Title: The Mask as a Literary Trope between Decadence and Modernism
Authors: Segnini, Elisa
Advisor: Le Huenen, Roland
Department: Comparative Literature
Keywords: Masks
Issue Date: 5-Dec-2012
Abstract: This dissertation is a study of the mask as literary trope in European literature between 1890 and 1914. Through a comparative analysis of literary and dramatic works, and through a juxtaposition to works of visual art produced in the period, I illustrate how the mask takes numerous shapes and configurations as it is treated as a synecdoche, a metonymy, as a figure of antithesis. I show how, in spite of the mask’s changeability, it continues to echo the same concerns and to function as an image of death and rebirth. Moreover, I argue that the mask can be considered an uncanny phenomenon because of its flexibility as a signifier, as a “symbol that takes over the full functions of the thing it symbolizes” (Freud 1919, 244) and thus as an image of ambiguity and unintelligibility. I begin by pointing out the importance of masks in visual arts and in the philosophical and dramatic discourse of the period. I explain how the mask assumes in these years a new significance as a form of portraiture and how it is associated with the idea of fragment; I summarize the notion of masks in Nietzsche and examine how the mask relates to the concept of “uncanny” as formulated by Freud. I then show how several writers use masks to approach the matter of a conscious and unconscious self, constructing texts that parallel, and often prefigure the Freudian approach.
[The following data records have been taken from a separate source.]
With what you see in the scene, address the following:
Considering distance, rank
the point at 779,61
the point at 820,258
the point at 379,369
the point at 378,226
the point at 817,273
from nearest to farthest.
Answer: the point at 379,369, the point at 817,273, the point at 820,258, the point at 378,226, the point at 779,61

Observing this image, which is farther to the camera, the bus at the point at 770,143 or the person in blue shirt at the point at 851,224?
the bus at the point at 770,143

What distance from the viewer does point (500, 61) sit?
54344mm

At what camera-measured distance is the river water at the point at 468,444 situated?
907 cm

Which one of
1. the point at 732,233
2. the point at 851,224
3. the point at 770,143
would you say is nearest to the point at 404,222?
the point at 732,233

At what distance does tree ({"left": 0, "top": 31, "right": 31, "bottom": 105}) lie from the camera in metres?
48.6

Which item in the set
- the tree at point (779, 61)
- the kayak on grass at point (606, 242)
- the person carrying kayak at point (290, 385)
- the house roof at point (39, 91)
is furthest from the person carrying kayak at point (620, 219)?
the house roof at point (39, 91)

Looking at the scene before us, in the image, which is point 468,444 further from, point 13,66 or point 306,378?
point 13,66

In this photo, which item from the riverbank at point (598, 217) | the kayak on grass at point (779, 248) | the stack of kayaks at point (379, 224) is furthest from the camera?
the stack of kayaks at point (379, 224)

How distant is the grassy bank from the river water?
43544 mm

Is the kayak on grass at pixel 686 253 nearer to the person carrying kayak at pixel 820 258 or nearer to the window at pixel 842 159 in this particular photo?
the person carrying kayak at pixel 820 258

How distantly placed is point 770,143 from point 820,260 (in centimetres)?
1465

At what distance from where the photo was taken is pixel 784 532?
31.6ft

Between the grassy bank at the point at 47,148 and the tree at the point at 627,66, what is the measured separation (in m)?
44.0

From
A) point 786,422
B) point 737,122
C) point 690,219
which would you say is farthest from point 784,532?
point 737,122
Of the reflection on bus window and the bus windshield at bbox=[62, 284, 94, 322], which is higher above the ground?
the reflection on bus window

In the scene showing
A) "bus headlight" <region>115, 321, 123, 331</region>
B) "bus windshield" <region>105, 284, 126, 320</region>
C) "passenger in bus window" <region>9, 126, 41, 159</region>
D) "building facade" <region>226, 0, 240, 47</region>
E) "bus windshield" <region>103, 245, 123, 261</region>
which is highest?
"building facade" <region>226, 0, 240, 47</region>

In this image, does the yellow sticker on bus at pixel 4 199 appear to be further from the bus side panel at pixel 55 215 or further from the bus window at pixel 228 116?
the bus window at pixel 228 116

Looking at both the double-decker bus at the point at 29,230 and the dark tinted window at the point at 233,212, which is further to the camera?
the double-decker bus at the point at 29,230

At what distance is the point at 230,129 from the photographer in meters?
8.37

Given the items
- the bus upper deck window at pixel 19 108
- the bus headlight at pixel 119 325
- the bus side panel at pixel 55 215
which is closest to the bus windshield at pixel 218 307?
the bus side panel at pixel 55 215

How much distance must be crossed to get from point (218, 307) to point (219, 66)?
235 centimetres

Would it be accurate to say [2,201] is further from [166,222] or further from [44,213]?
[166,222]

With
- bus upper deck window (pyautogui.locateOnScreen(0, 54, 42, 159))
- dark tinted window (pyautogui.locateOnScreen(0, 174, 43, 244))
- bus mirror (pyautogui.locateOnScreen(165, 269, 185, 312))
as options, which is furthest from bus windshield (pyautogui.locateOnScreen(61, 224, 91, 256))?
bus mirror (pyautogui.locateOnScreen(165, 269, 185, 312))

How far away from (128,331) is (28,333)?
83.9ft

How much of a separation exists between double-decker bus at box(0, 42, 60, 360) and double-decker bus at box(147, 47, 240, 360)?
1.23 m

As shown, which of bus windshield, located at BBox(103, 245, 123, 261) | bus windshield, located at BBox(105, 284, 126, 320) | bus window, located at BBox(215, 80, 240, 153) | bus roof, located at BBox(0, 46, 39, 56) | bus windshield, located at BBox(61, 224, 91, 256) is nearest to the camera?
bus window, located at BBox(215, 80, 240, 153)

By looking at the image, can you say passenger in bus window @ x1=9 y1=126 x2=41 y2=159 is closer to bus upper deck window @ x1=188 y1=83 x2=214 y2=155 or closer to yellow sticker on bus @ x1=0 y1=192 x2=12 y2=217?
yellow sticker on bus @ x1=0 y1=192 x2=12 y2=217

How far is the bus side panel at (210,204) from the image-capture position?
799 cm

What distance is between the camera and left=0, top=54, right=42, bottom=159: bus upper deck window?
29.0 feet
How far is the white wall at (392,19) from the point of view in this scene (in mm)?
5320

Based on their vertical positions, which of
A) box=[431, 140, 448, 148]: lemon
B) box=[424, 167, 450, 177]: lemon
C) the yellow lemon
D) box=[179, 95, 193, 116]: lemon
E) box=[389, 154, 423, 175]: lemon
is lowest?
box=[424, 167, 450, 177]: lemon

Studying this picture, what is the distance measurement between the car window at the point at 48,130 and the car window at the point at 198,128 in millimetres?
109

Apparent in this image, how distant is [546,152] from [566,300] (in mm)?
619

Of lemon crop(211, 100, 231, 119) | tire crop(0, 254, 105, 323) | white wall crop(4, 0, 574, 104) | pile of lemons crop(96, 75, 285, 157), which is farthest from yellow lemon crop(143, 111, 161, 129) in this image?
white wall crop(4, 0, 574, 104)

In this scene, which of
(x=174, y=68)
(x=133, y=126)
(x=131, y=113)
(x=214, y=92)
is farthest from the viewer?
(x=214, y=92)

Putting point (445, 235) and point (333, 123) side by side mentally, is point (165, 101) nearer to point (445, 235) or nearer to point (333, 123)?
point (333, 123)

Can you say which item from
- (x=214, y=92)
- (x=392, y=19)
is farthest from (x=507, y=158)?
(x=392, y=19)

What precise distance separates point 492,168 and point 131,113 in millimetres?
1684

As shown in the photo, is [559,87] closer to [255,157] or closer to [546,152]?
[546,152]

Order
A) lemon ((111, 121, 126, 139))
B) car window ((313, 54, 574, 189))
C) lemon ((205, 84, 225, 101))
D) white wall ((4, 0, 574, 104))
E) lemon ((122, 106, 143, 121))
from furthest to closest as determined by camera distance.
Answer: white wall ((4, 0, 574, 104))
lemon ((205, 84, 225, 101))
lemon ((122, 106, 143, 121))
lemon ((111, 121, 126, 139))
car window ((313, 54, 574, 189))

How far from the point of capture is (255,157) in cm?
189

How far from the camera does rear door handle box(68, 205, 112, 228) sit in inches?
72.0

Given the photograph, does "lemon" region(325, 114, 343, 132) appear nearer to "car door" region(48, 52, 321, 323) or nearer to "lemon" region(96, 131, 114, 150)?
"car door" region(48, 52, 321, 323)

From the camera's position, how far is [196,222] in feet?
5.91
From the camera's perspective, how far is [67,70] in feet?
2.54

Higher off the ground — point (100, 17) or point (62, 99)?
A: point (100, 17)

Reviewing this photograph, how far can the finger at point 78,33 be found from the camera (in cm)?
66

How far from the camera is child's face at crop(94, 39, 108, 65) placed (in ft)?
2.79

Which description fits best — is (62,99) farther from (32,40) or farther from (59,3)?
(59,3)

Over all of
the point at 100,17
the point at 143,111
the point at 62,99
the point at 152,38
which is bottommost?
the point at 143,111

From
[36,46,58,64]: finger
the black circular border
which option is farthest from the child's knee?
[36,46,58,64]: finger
In addition, I explain how the use of masks merges with sensibilities that are developing at the time, such as the notion of aestheticism, the fear of and fascination with the exotic, the assimilation of Darwinist theories, the notion of degeneration and of a declining phase in Western civilization. The analyses leads to the conclusions that, in all these texts, the mask becomes a trope for a potentially threatening alterity. The act of recognizing one’s mask coincides with a process of self knowledge, and is linked to the awareness of an uncomfortable resemblance with a dangerous, often “exotic” Other which is reflected in the repressed component of one’s self, but which is also an image of estrangement felt by the individual in a time of rapid change.